ZU ERLEDIGEN:
a - Beantworte anhand des Kommentars zum modernen Antisemitismus folgende Fragen:
(i) Seit wie langer Zeit herrscht Krieg in Israel?
(ii) Aus welcher Organisation stammt die Liste, zu der die genannte Definition gehört?
(iii) Was wird über die Medien offenbar, wenn man die Nachrichten mit dieser Definition im Hinterkopf liest?
b - Setze den Kommentar zum modernen Antisemitismus im Anschluss an seinen letzten Satz fort.
++++ TEXTAUSZUG
Kommentarbild Zwei Köpfe - Nachrichten aus Zeitgeschehen, Religion und Recht, Eva HeuserSeit drei Wochen ist Krieg in Israel. Wenn Terror nicht mehr benannt und die kritischen Blicke allein gen Israel gehen, haben Welt und Medien vergessen, wie er begonnen hat. Das allein ist schon Antisemitismus-verdächtig. Ein Kommentar von Eva Heuser. 

Was ist moderner Antisemitismus (jenseits der bekannten Nazi-Stereotypien)? Eine ganz einfache Definition ist die: Antisemitisch denkt auch der, der an die israelische Politik strengere Maßstäbe anlegt als an die anderer Länder. Mit dieser Definition im Hinterkopf (die nur eine in einer Liste der International Holocaust Remembrance Alliance (IHRA) ist) die Nachrichten und Wortmeldungen zum Krieg in Israel zu lesen und zu hören ist aufschlussreich.

Warum? Weil offensichtlich wird, welche hohen Erwartungen die internationale Politik an Israel stellt. Weil es offenbart, wo Medien tendenziös berichten oder einfach nur falsch.
++++++++
++++ EINTRÄGE
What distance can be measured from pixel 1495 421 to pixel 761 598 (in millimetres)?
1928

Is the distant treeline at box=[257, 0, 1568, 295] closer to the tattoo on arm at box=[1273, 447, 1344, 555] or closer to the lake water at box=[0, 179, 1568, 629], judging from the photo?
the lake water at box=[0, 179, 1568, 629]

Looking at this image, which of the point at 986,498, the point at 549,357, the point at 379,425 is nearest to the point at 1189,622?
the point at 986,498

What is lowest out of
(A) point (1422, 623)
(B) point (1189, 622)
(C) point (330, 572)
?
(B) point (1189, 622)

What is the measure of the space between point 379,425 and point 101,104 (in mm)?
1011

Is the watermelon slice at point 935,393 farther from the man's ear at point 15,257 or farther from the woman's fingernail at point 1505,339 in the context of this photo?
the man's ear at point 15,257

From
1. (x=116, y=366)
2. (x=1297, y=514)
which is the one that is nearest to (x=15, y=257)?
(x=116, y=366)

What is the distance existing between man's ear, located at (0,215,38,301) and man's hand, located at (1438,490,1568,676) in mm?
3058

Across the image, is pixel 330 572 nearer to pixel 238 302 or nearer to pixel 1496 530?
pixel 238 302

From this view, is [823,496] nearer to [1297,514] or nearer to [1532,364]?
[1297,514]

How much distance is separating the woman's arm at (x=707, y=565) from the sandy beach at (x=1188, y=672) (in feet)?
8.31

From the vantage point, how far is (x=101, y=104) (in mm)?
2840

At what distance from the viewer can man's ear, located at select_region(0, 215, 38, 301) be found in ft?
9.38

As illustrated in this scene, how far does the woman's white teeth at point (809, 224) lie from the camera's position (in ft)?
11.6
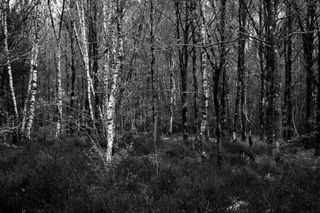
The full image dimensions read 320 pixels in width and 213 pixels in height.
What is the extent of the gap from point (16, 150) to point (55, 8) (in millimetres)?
8516

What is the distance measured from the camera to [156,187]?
5.68 meters

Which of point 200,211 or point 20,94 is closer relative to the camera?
point 200,211

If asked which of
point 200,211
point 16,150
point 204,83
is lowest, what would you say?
point 200,211

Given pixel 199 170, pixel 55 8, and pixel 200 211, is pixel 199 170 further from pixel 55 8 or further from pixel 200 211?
pixel 55 8

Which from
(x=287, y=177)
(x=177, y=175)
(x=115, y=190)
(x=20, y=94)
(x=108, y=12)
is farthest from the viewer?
(x=20, y=94)

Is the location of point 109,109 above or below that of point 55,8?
below

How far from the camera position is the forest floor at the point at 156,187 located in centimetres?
486

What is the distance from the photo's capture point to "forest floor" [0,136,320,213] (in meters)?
4.86

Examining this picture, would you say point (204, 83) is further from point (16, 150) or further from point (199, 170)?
point (16, 150)

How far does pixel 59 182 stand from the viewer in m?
6.06

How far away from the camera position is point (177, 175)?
637 cm

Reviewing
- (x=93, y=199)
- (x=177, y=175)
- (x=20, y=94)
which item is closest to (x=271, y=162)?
(x=177, y=175)

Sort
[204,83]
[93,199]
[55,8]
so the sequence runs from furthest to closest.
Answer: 1. [55,8]
2. [204,83]
3. [93,199]

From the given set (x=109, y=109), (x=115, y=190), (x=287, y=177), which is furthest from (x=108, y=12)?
(x=287, y=177)
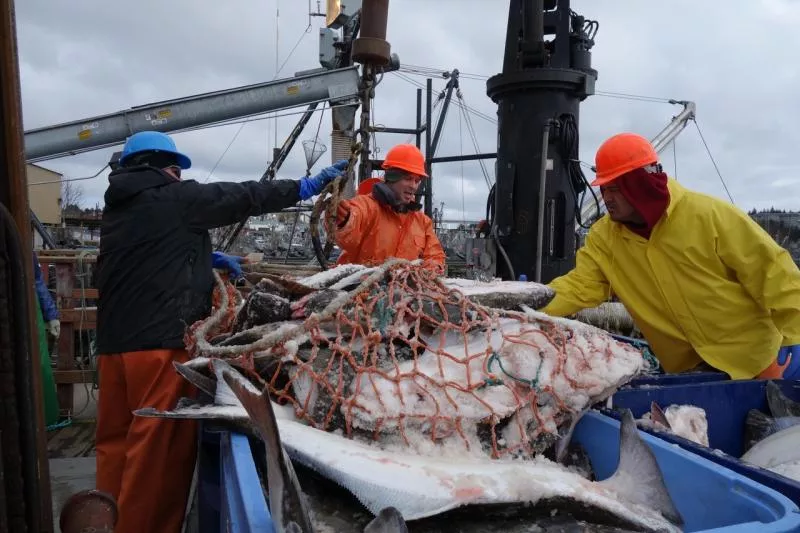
++++++++
LÖSUNGEN:
a -
(i) Seit drei Wochen.
(ii) Von der International Holocaust Remembrance Alliance (IHRA).
(iii) Es wird offenbar, wo Medien tendenziös oder einfach nur falsch berichten.

b -
Tatsächlich kann man mit dieser Definition der IHRA auch der jüngsten Resolution der UN-Vollversammlung Antisemitismus unterstellen. Der Text, der das gute und wichtige Ziel hat, die unsäglich leidende Zivilbevölkerung von Gaza mithilfe einer ständigen Waffenruhe zu versorgen und zu schützen, schweigt zu Israels Recht auf Selbstverteidigung. Er nennt den Hamas-Terror nicht einmal beim Namen, die Geiseln werden zu „Zivilisten“ verharmlost. Unabhängig davon, wie man politische Entscheidungen der israelischen Regierung bewerten mag (und Premierminister Benjamin Netanjahu), ist es eine Schande, dass dieser Text nicht auf mehr Widerstand in der UN-Vollversammlung gestoßen ist: 120 Mitgliedsstaaten votierten dafür, 14 dagegen, 45 enthielten sich – auch Deutschland. Die deutsche Enthaltung ist dabei ein Armutszeugnis. Denn jedes Wort der Resolution ist bewusst gewählt – und das, was fehlt, ist keine Kleinigkeit.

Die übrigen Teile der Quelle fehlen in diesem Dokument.